The required output is an exact restatement of the lines, starting with the one that contains "2010 Ford F-150" and finishing with the last line of the listing. It contains no pictures.

-------- Supplied data --------

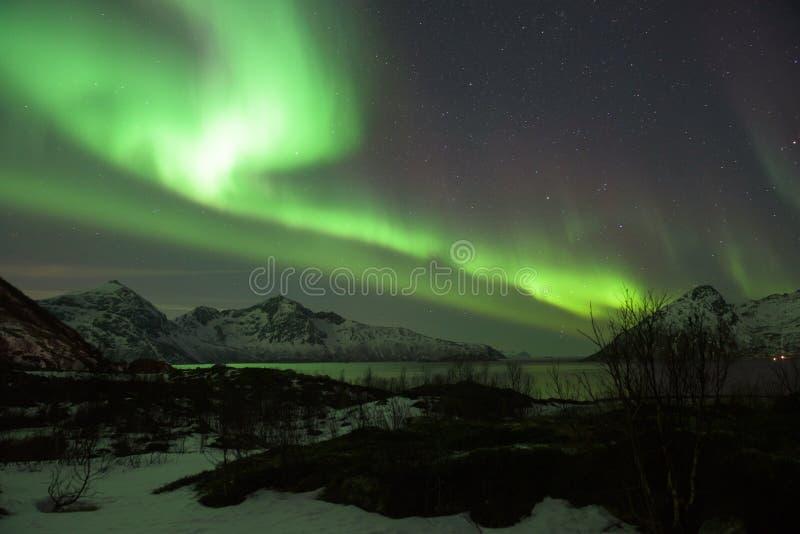 Luce nordica verde Aurora Borealis in una chiara notte stellata sopra un fiordo norvegese fotografia stock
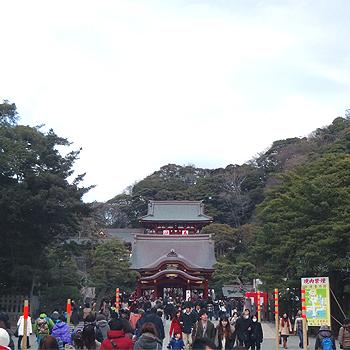0113鶴八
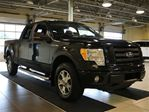 2010 Ford F-150 FX4 4WD in Saint-Leonard, Quebec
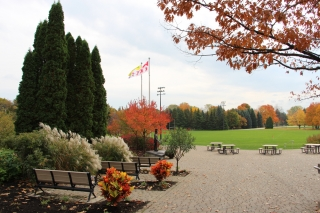Fall on the Macdonald Campus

--------

Result of the exercise:
 2010 Ford F-150 FX4 4WD in Saint-Leonard, Quebec
Fall on the Macdonald Campus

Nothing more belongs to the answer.